===== EXCERPT TO READ =====

Local Government South East

Licensing Considered by Luton Council

luton
India Cocking
Written by India Cocking

Luton are hosting a Landlord Forum on Tuesday 25th July 2017, 18:00 – 20:00, at the Town Hall, 1st Floor Committee Room 2. The RLA’s Policy Manager, John Stewart, will be attending this event to discuss our views on Luton’s proposed licensing scheme – see you there!  

This week Luton Council announced the start of a Selective Licensing Consultation. Luton has proposed this licensing scheme in five of its wards, the consultation ends Friday 15th September 2017.

Selective Licensing was introduced under the Housing Act 2004. The Housing Act 2004 says that before introducing selective licensing to any area local Councils must consult with all affected people, such as tenants, residents, landlords, managing agents, businesses, Police, Fire Service, local Councillors etc.

Selective Licensing applies to all private rented sector houses that are not licensed under HMO licensing, this includes non licensable HMOs. An area may be designated for selective licensing either (i) if the area is (or is likely to be) an area of low housing demand or (ii) the area is experiencing a significant and persistent problem caused by anti social behaviour that local authorities attribute to private sector landlords failing to take action to combat against unruly tenants. A designation can last up to five years.

Alongside the licence fees, landlords will also have to declare that they are a fit and proper person to hold a licence and holders of the licence will be required to comply with licensing conditions, some of which are mandatorily imposed by the Housing Act, and local licensing conditions from the council itself.

Luton list the reasoning behind this proposal as poorly managed, overcrowded, unsafe accommodation. Alongside a problem with anti-social behaviour, poor quality rented housing and, landlords they describe as “irresponsible and unscrupulous” causing unstable communities due to having “no interest in the community and often rent(ing) to tenants who are not properly vetted”  so areas become less attractive.

=====

## WHAT YOU WILL DO
Quote the Luton licensing article in full, word for word. The material that comes next has no connection to the Luton licensing article.

===== ROWS =====

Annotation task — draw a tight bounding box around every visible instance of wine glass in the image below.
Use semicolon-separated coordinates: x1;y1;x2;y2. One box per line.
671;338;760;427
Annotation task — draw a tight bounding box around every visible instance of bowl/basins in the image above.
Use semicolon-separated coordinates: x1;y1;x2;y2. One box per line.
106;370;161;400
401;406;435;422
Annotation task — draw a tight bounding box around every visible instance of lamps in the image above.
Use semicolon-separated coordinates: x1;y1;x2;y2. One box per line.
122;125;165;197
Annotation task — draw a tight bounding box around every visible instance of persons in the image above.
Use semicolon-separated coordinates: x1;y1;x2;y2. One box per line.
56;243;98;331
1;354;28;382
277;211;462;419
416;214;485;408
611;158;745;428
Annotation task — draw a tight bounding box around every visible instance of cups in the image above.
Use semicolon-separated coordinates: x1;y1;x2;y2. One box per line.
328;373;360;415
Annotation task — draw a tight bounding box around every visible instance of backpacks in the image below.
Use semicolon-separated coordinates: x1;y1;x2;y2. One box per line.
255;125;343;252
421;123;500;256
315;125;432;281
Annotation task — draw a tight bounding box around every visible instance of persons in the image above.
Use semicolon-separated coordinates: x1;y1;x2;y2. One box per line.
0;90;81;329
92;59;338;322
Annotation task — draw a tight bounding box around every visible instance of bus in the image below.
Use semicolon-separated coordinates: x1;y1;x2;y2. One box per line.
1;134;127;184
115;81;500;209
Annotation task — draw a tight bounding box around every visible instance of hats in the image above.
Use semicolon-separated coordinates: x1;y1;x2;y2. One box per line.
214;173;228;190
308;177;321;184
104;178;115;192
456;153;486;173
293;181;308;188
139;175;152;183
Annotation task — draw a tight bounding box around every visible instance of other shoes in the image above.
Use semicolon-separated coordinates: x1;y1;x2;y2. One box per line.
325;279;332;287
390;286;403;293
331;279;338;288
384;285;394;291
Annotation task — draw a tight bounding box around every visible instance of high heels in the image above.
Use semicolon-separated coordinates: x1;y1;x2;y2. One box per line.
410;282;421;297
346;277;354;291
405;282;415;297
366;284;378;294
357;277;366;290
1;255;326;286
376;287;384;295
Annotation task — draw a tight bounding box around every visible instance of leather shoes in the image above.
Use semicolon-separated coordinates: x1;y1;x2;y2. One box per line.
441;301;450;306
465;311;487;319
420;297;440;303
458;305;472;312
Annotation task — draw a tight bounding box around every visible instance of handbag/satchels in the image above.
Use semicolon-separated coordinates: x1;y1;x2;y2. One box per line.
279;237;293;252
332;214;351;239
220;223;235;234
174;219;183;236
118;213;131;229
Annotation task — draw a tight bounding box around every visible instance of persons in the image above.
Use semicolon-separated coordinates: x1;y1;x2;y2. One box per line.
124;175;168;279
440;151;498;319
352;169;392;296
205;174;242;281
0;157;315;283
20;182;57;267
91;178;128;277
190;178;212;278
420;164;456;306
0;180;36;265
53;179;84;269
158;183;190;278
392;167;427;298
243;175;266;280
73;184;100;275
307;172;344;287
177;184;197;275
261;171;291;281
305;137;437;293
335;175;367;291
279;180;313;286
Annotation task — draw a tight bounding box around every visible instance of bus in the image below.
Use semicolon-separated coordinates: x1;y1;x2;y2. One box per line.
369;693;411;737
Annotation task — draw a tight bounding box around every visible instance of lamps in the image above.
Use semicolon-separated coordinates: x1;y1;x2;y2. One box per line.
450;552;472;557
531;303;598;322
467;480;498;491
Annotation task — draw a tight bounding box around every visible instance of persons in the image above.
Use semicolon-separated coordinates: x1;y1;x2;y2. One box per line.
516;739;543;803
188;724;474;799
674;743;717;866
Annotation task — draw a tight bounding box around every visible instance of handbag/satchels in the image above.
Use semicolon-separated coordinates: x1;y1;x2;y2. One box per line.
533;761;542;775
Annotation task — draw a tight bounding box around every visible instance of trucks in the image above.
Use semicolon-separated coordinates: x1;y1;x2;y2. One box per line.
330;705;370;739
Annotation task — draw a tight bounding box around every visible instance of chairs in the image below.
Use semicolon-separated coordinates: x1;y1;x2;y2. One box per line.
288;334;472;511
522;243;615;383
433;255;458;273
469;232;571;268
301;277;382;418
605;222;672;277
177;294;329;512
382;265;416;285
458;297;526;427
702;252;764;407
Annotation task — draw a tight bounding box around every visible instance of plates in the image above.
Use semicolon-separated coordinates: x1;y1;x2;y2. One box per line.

=====

## ANSWER TO THE EXERCISE
Local Government South East

Licensing Considered by Luton Council

luton
India Cocking
Written by India Cocking

Luton are hosting a Landlord Forum on Tuesday 25th July 2017, 18:00 – 20:00, at the Town Hall, 1st Floor Committee Room 2. The RLA’s Policy Manager, John Stewart, will be attending this event to discuss our views on Luton’s proposed licensing scheme – see you there!  

This week Luton Council announced the start of a Selective Licensing Consultation. Luton has proposed this licensing scheme in five of its wards, the consultation ends Friday 15th September 2017.

Selective Licensing was introduced under the Housing Act 2004. The Housing Act 2004 says that before introducing selective licensing to any area local Councils must consult with all affected people, such as tenants, residents, landlords, managing agents, businesses, Police, Fire Service, local Councillors etc.

Selective Licensing applies to all private rented sector houses that are not licensed under HMO licensing, this includes non licensable HMOs. An area may be designated for selective licensing either (i) if the area is (or is likely to be) an area of low housing demand or (ii) the area is experiencing a significant and persistent problem caused by anti social behaviour that local authorities attribute to private sector landlords failing to take action to combat against unruly tenants. A designation can last up to five years.

Alongside the licence fees, landlords will also have to declare that they are a fit and proper person to hold a licence and holders of the licence will be required to comply with licensing conditions, some of which are mandatorily imposed by the Housing Act, and local licensing conditions from the council itself.

Luton list the reasoning behind this proposal as poorly managed, overcrowded, unsafe accommodation. Alongside a problem with anti-social behaviour, poor quality rented housing and, landlords they describe as “irresponsible and unscrupulous” causing unstable communities due to having “no interest in the community and often rent(ing) to tenants who are not properly vetted”  so areas become less attractive.